* Description of the task
Add 17 to every number in the answers, both point coordinates and distances, in the stretch of the listing from the line containing "From the list" through the line containing "1.03 metres". Write out that whole stretch again with every line in place and only the answer numbers changed.
>> start Dataset rows
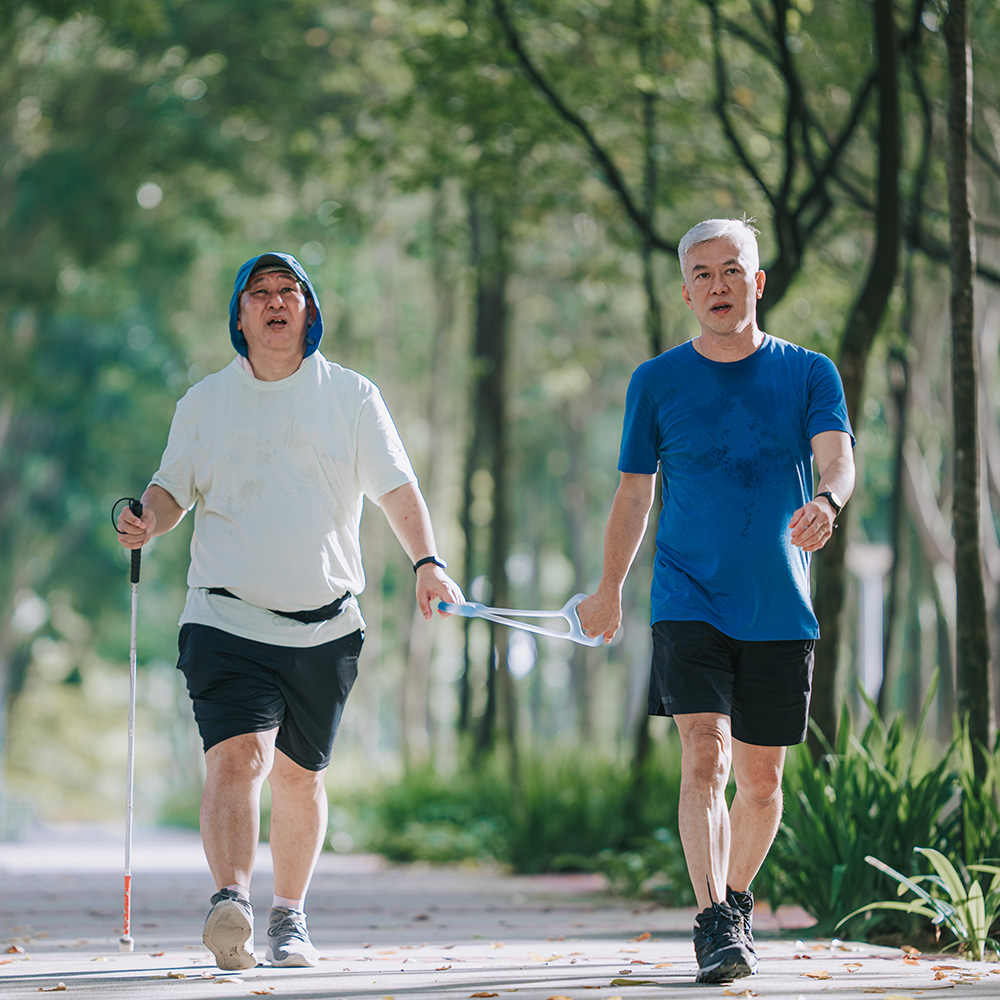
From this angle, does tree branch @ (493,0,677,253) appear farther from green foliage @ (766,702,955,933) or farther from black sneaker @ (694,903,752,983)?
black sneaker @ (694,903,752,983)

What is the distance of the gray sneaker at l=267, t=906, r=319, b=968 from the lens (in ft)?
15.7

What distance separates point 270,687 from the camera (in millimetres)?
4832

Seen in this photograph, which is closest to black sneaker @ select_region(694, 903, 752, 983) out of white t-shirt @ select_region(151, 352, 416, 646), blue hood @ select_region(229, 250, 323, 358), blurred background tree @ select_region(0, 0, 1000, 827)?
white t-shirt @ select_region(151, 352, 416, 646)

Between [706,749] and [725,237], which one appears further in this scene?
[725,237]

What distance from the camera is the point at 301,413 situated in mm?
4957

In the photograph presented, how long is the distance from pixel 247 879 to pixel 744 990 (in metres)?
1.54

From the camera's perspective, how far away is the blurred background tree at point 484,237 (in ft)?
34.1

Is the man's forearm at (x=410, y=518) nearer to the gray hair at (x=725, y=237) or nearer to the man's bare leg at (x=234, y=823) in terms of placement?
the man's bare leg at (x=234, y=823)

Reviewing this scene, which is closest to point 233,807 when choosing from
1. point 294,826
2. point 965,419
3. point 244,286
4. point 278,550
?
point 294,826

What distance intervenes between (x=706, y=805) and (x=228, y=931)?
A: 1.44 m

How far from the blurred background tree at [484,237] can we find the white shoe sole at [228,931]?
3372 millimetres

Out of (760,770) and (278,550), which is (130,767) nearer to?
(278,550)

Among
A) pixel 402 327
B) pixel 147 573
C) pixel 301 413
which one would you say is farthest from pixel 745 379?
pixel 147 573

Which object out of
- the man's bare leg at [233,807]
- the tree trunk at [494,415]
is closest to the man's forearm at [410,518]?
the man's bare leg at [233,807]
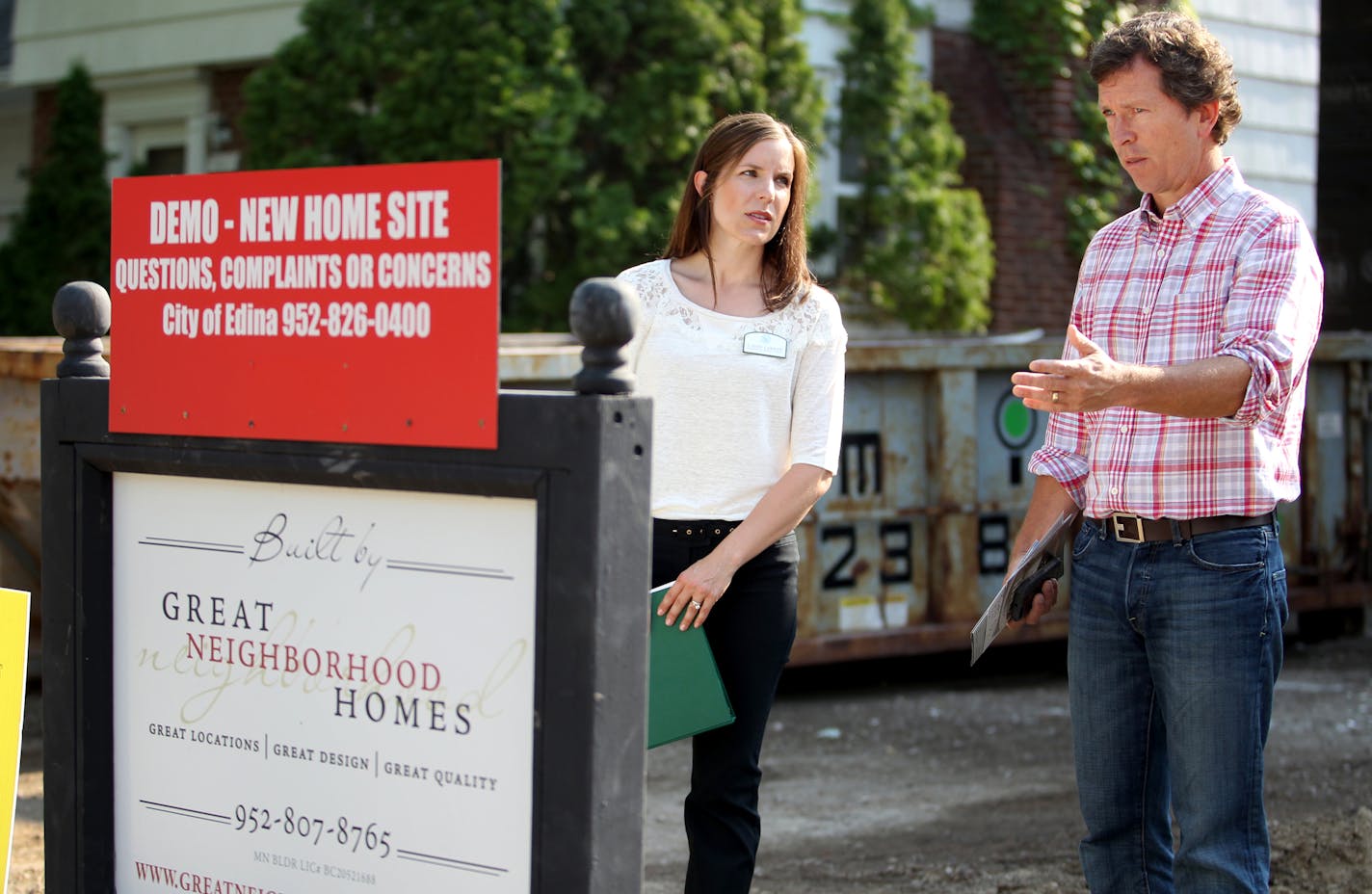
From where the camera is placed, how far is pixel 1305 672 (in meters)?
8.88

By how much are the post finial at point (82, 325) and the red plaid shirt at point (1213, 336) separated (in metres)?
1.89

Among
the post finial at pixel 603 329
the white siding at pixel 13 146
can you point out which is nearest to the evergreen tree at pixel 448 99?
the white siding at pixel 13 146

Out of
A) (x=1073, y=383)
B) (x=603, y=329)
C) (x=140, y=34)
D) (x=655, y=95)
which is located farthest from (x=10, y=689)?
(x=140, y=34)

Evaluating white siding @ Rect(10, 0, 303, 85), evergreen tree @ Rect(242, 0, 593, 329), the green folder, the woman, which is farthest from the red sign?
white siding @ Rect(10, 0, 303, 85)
>> end Dataset rows
>> start Dataset rows
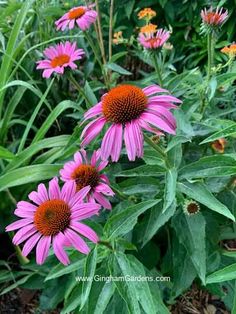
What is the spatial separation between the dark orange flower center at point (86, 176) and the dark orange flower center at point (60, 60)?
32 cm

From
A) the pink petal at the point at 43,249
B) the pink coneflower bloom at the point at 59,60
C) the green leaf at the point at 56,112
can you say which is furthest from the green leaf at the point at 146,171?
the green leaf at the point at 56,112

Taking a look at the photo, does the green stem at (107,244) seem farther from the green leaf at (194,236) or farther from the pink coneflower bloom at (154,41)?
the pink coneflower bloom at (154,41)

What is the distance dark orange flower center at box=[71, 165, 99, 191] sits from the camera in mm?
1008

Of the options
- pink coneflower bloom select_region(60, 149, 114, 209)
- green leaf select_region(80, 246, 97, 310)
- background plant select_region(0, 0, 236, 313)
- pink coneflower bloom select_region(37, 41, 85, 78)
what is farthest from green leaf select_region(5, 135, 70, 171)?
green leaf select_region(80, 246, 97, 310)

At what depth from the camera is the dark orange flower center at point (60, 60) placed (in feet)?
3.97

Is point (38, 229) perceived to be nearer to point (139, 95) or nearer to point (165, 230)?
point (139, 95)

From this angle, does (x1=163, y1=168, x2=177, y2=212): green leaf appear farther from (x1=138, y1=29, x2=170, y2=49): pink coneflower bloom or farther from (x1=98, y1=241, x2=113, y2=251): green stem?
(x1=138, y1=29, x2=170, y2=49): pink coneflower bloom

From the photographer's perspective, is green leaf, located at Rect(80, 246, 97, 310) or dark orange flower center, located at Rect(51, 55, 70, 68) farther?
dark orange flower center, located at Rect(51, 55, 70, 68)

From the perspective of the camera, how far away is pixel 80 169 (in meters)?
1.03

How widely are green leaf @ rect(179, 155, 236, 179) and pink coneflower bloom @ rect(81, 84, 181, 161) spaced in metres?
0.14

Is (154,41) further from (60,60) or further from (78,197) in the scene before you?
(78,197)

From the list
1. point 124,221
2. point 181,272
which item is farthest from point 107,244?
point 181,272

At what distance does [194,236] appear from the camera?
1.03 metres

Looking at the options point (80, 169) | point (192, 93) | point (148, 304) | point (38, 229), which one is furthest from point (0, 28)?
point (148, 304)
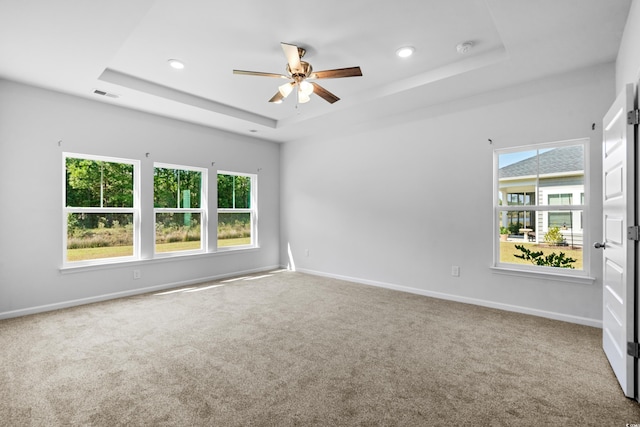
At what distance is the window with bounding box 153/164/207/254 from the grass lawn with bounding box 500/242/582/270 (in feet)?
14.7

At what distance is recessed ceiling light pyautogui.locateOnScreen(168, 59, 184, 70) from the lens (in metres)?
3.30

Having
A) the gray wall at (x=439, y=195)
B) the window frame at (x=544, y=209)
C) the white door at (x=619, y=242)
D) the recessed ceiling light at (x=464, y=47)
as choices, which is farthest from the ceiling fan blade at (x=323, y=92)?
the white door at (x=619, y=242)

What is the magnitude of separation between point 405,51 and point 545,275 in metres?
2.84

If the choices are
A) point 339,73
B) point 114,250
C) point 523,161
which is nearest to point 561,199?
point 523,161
>> end Dataset rows
>> start Dataset rows
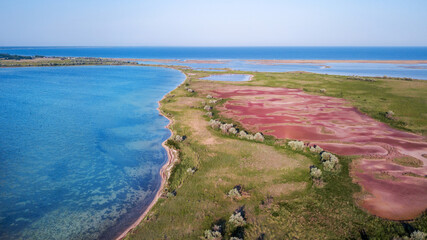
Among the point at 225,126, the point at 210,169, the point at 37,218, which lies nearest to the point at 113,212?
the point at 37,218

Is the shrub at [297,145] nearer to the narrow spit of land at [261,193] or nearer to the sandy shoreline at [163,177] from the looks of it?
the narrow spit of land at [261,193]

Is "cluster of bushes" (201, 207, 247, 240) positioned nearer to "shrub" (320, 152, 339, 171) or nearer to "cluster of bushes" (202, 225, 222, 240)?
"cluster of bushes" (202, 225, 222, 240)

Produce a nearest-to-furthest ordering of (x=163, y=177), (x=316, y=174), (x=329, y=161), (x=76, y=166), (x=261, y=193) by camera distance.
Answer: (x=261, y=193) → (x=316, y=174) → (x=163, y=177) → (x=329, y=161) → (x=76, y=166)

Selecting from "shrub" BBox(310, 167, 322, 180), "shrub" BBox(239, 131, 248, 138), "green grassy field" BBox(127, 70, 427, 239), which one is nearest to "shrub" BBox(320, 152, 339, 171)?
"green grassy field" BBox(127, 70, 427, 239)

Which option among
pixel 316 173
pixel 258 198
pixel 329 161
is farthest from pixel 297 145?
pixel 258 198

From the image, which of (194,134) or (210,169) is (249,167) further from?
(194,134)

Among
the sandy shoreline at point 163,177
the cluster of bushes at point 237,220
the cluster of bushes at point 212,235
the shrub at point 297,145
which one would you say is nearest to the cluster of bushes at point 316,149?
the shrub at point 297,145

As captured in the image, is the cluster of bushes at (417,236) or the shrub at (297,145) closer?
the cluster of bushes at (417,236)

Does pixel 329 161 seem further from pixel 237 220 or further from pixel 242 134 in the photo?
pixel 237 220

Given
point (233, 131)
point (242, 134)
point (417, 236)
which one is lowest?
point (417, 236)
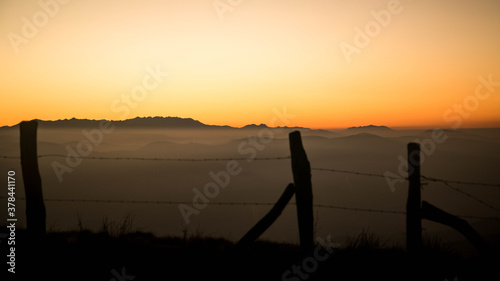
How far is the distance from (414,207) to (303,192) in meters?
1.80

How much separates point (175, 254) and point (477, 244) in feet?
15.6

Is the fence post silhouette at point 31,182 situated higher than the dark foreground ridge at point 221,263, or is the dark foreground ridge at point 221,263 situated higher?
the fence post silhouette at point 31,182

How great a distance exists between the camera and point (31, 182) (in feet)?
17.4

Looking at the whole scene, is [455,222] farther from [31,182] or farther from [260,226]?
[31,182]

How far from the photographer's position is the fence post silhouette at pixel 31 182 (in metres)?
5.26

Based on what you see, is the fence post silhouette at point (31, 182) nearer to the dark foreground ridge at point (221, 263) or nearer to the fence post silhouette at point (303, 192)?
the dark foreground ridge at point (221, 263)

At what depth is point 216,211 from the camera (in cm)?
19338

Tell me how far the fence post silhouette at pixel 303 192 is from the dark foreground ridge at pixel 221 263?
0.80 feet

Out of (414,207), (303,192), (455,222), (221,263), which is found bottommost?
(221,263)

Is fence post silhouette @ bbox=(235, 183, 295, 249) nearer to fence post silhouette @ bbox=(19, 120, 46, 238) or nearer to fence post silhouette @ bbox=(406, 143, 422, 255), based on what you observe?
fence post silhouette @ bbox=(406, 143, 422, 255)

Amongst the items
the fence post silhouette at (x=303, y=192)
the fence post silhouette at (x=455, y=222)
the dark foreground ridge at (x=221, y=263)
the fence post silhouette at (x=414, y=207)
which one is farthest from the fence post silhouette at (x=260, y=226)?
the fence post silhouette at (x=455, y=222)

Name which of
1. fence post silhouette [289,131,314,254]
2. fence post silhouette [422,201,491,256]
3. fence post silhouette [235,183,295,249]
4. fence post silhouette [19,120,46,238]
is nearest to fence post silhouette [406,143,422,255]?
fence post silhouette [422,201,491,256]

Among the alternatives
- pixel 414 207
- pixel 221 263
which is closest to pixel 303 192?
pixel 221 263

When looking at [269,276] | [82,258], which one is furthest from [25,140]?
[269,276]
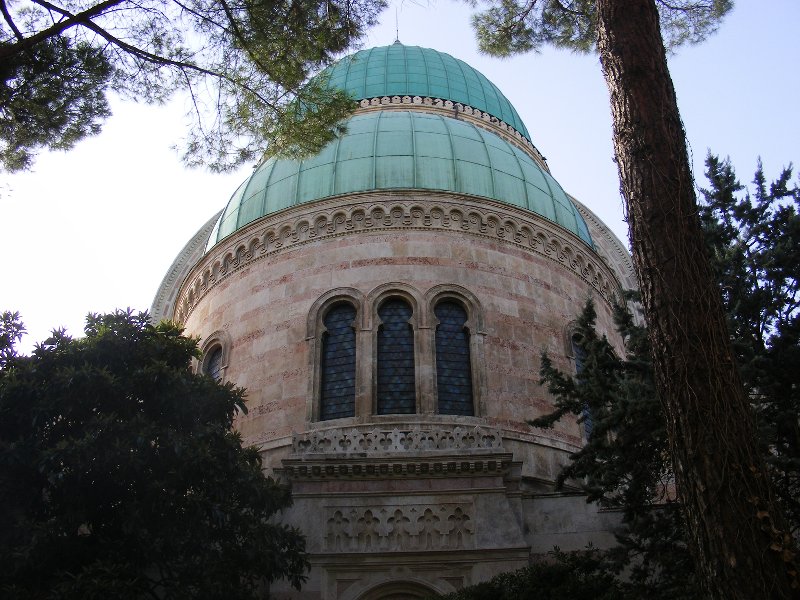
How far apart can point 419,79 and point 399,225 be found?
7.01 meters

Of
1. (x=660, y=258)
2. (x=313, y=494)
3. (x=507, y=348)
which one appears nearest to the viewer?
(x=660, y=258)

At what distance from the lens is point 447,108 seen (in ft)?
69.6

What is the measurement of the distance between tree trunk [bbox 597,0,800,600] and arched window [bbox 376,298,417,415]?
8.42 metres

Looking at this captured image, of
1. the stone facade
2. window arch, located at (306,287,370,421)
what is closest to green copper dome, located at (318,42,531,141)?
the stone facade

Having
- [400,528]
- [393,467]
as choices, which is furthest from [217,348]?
>> end Dataset rows
* Task output
From the list
1. point 124,221
2. point 181,272
which item is farthest from point 107,244?
point 198,289

At what distance does [194,236] appear from the camera?
18.03 metres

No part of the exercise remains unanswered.